The aim of this article is to discuss a service evaluation where family carers were trained and supported by skilled community and palliative care nurses to administer injectable anticipatory end-of-life medications for distressing symptoms, when needed. The option for family carers to give this medication was raised by bereaved family carers during a strategic end-of-life steering group meeting involving commissioners, NHS community end-of-life care services, hospice partners and public contributors (family carers). Carers with lived experiences of looking after relatives at end-of-life were keen to explore if this could be put in place to enable more timely, responsive care at home.

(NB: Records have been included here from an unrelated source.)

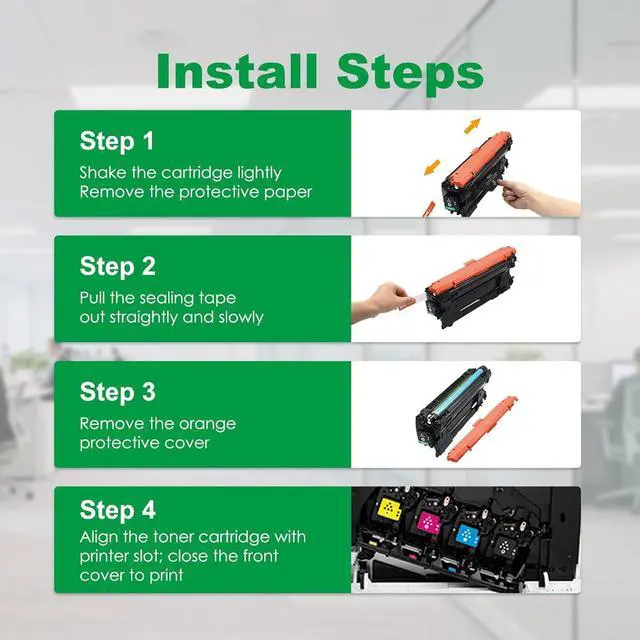 Install Steps

Step 1
Shake the cartridge lightly
Remove the protective paper

Step 2
Pull the sealing tape out straightly and slowly

Step 3
Remove the orange protective cover

Step 4
Align the toner cartridge with printer slot; close the front cover to print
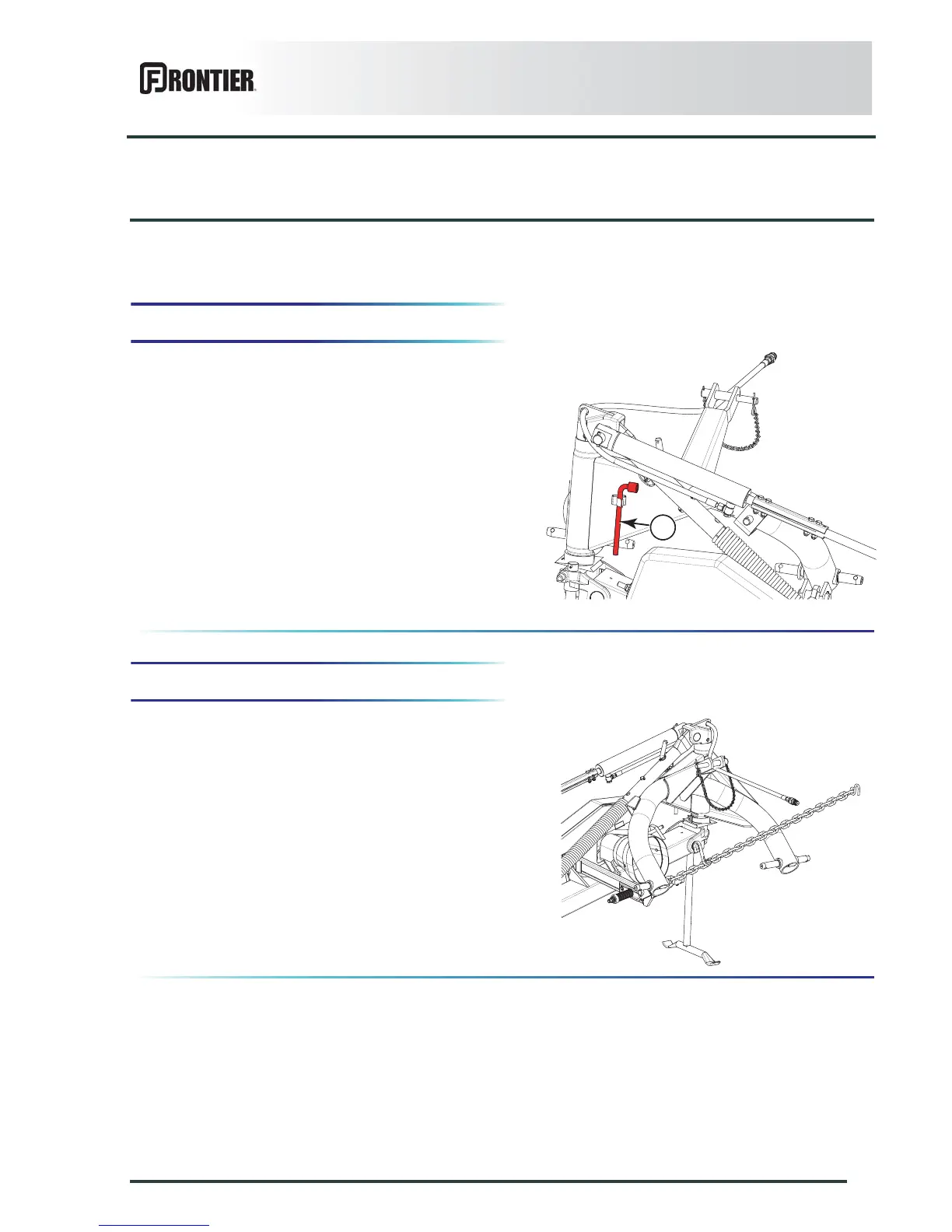 FRONTIER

It is important that patients can live for as long and as comfortably as possible in their preferred place of care. The shift towards last-days-of-life care in the community accelerated rapidly during the COVID-19 pandemic with services meeting increasing demands within existing resources (O'Donnell et al, 2021). The proportion of patients who died in the community from all causes climbed to 51% in 2020 (Office for National Statistics, 2021); the number of home deaths during 2020 in England and Wales was 167 000, one-third higher than the previous 5-year average. The likelihood of patients remaining at home is enhanced when they and their family carers feel adequately supported by professionals; care feels sustainable and they can manage symptoms as they arise (Papavasiliou et al, 2021). There are times when patients require subcutaneous injectable medications to relieve distressing symptoms in the last days of life, especially when no longer able to take oral medications (Wilson et al, 2015; Bowers and Redsell, 2017; Bowers et al, 2019).